- Directed by: Bill Rebane
- Written by: Frank Kinikin
- Screenplay by: Ben Benson Emil Joseph
- Story by: Chris Vaalar William Arthur
- Produced by: Leszek Burzynski
- Starring: Tiny Tim; Itonia Salchek; Lori Minnetti;
- Cinematography: Bill Rebane
- Edited by: Teddy Darvas
- Music by: George Daugherty
- Production company: Shooting Ranch
- Distributed by: Cinema Group
- Release date: January 1, 1987;
- Running time: 88 minutes
- Country: United States
- Language: English

= Blood Harvest (film) =

Blood Harvest is a 1987 American slasher film directed by Bill Rebane, and starring Tiny Tim, Itonia Salochek and Lori Minnetti. Peter Krause appears in his first feature film role.

==Plot==

We open on the death of Gary and Merv's parents, seemingly murdered and then taken away by paramedics. Jill Robinson arrives back in her small hometown, having returned from college. She learns that the townspeople are not happy with her father, a banker who has been foreclosing on family farms in the area. She meets her friend Sarah at the diner she works at and gets a ride home, only to find her parents missing and the house has been vandalized. She also finds Merv in their kitchen acting odd and is dressed as a clown, having assumed the identity of "The Marvelous Mervo". Also in their house is her childhood neighbor/one-time lover Gary, who is also Merv's brother and caretaker. He takes Merv and leaves.

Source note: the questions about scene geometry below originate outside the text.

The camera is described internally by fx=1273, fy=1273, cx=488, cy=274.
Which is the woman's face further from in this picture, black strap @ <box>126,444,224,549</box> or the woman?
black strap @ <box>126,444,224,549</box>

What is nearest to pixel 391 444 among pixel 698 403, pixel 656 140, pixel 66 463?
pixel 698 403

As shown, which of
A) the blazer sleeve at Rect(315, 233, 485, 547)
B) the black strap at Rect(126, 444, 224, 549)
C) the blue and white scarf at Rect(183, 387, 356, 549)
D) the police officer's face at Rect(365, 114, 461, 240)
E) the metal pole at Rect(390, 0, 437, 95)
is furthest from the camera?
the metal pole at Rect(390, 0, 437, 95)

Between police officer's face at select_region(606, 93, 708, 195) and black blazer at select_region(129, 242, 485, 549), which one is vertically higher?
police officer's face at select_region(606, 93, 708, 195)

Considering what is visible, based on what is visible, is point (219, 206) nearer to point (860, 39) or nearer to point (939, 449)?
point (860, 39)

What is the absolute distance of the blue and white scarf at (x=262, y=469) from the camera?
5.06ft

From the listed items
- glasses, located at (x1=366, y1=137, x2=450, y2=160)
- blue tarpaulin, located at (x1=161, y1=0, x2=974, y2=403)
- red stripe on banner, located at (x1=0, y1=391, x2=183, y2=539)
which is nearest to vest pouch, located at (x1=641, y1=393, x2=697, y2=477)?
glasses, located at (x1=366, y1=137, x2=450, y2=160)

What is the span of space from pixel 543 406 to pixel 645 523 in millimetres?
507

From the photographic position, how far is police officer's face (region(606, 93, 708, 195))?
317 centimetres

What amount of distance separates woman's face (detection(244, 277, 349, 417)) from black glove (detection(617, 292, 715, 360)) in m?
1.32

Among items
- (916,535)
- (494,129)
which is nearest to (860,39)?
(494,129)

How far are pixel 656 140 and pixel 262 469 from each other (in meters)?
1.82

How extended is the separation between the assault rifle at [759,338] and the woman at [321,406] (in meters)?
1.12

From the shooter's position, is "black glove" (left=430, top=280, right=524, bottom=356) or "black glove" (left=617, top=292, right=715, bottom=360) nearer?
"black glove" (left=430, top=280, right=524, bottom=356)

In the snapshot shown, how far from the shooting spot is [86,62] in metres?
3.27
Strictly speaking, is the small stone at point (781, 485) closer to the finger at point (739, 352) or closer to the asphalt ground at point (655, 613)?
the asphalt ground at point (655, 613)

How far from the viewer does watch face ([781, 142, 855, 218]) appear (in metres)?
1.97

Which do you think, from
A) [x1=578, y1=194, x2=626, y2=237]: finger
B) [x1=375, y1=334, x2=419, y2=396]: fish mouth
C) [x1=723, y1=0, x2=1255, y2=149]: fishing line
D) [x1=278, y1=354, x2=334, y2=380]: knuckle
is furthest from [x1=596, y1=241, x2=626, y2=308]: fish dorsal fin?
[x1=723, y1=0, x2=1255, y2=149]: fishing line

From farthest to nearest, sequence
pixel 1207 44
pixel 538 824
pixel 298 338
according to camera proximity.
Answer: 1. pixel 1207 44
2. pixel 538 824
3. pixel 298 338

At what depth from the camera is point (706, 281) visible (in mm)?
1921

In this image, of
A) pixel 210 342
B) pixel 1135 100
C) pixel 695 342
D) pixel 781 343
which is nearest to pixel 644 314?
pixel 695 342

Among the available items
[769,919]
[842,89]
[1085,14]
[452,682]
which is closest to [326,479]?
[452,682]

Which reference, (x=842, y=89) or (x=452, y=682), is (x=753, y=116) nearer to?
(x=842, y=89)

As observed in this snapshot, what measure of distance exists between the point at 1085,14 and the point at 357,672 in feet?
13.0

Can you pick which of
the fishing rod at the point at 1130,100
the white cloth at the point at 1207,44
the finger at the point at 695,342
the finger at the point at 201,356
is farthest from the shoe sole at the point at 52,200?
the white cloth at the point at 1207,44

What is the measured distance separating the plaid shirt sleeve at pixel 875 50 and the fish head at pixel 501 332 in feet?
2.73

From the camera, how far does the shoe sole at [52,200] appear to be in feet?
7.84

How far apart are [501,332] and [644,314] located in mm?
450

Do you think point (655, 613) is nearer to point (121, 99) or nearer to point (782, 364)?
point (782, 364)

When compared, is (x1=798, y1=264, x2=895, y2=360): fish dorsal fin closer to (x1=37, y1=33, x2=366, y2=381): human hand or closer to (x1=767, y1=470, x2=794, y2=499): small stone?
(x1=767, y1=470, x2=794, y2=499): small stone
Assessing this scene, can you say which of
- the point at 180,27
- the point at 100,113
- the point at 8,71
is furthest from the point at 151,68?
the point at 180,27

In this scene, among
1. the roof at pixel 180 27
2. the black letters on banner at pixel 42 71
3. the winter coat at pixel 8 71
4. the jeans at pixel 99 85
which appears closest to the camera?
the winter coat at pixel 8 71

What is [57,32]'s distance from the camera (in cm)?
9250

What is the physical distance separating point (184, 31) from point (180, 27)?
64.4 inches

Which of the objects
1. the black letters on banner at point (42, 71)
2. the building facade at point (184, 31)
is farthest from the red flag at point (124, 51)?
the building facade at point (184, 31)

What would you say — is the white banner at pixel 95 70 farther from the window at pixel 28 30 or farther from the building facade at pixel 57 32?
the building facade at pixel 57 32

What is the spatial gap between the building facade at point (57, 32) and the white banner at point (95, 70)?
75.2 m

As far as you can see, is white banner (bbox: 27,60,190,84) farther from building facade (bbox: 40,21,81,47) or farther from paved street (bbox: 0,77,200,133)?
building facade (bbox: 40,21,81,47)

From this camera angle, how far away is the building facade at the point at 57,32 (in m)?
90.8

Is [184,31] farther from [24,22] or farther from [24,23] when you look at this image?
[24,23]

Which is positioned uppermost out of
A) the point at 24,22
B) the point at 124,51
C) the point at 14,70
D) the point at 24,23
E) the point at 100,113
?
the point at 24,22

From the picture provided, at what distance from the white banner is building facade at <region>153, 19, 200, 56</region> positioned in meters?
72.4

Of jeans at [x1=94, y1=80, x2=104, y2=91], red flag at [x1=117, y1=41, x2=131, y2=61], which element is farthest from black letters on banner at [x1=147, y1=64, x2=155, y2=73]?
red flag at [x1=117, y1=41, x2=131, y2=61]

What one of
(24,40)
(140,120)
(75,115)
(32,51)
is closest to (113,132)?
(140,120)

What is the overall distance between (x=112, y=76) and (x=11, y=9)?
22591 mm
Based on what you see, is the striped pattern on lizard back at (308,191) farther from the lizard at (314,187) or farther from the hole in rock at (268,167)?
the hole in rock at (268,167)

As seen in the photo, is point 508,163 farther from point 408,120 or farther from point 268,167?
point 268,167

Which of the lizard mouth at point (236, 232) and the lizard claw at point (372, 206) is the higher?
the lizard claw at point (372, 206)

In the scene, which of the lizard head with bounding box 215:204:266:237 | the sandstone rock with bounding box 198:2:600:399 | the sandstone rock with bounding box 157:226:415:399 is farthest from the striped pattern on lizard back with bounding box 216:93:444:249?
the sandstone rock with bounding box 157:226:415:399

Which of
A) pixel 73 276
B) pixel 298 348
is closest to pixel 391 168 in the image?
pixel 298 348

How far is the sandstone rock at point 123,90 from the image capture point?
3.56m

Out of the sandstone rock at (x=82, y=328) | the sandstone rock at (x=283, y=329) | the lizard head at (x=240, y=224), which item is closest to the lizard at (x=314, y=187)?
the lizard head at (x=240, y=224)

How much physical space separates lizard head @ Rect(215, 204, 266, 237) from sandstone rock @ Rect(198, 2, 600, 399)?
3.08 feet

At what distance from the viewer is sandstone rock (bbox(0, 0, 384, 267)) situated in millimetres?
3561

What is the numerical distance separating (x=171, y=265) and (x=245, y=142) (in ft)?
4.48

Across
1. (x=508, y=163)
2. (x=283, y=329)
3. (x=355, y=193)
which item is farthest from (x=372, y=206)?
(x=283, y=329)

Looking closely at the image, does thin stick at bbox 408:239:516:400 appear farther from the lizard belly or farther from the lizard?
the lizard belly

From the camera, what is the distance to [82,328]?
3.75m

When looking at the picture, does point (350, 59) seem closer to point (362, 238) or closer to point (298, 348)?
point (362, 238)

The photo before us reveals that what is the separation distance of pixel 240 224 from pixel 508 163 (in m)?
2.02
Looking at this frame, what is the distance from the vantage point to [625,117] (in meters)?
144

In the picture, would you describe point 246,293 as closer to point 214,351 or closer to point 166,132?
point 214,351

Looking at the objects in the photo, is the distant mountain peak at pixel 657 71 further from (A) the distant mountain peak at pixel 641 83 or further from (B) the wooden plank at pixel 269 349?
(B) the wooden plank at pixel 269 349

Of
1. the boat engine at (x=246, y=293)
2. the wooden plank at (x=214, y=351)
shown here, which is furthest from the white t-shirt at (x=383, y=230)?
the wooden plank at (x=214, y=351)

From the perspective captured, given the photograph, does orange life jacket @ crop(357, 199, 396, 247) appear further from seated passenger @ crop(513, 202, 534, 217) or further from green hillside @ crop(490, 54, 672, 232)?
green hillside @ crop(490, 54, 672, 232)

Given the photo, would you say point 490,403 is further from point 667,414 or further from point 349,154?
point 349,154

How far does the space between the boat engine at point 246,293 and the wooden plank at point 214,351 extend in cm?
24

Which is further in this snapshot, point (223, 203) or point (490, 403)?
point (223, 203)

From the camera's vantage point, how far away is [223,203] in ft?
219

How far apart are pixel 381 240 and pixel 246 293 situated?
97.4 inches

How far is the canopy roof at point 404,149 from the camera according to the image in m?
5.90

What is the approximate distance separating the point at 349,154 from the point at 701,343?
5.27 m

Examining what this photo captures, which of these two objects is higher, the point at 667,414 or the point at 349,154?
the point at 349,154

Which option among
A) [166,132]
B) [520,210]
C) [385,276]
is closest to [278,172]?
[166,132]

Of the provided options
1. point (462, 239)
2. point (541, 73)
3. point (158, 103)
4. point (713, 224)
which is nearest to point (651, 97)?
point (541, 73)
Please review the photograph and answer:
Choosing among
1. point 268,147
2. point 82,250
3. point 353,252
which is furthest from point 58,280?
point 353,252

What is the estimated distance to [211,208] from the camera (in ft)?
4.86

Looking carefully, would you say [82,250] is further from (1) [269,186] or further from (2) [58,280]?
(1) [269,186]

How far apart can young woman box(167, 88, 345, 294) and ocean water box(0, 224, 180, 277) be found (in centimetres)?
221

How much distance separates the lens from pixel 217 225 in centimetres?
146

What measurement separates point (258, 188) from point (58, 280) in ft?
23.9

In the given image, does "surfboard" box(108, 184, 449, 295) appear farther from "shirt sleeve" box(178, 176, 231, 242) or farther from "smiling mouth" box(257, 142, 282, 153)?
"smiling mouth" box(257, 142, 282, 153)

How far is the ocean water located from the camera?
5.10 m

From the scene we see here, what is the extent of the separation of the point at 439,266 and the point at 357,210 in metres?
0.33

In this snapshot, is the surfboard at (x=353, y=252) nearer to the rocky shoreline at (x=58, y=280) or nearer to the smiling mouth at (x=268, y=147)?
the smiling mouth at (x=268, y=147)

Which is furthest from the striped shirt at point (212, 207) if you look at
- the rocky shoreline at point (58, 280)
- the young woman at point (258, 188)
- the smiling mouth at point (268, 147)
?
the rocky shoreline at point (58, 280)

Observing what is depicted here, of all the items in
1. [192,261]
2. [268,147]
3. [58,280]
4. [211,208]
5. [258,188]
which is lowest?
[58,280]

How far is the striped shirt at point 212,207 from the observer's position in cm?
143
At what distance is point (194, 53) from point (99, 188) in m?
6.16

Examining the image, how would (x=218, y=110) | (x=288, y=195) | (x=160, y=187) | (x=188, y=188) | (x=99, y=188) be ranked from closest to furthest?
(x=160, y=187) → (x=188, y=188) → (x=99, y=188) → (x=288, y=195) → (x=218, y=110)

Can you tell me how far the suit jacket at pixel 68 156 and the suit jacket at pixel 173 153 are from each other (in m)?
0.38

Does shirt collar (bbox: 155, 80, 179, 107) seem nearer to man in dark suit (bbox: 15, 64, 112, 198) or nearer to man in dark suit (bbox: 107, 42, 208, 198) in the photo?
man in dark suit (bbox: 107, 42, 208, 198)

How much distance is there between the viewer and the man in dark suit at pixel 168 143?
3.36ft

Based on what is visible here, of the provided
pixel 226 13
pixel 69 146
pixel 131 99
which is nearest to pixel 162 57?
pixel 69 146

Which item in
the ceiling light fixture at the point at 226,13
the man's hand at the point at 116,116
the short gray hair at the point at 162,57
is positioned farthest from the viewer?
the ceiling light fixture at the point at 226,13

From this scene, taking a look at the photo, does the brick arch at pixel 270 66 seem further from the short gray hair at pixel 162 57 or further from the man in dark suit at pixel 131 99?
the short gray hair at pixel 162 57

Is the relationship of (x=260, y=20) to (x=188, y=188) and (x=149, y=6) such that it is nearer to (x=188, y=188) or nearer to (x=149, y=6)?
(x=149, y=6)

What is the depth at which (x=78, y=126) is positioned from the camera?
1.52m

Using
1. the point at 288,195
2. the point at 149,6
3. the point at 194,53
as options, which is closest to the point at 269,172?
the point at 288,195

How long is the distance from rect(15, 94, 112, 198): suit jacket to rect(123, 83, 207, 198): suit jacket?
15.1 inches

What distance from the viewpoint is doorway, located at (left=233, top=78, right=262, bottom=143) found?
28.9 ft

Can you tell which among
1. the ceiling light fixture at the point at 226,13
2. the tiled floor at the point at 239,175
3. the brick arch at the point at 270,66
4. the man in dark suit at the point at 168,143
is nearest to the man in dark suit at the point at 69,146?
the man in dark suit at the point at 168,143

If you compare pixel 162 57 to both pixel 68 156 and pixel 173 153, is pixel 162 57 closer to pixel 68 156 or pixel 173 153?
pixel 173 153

She continues to experience harassment and visits the Sheriff for help, but when they arrive to the house, they find that everything is fixed. Gary arrives later and admits to fixing the windows and repainting the house, and they recount childhood memories in their old treehouse. Jill reveals that she is engaged to a man named Scott, which upsets Gary. Gary also shares that his parents were murdered, and that's why Merv is acting like a literal clown. Merv also is seen bringing food to an unknown woman who is being held hostage.

That night, Jill continues to experience harassment and stalking from both a masked figure and possibly Merv/Mervo. She calls the Sheriff over for help, finds Merv/Mervo on her property and agrees to take him home. After they leave and she goes to sleep, someone sneaks into the house, uses chloroform on her, and sexually assaults her by taking nude photos of her.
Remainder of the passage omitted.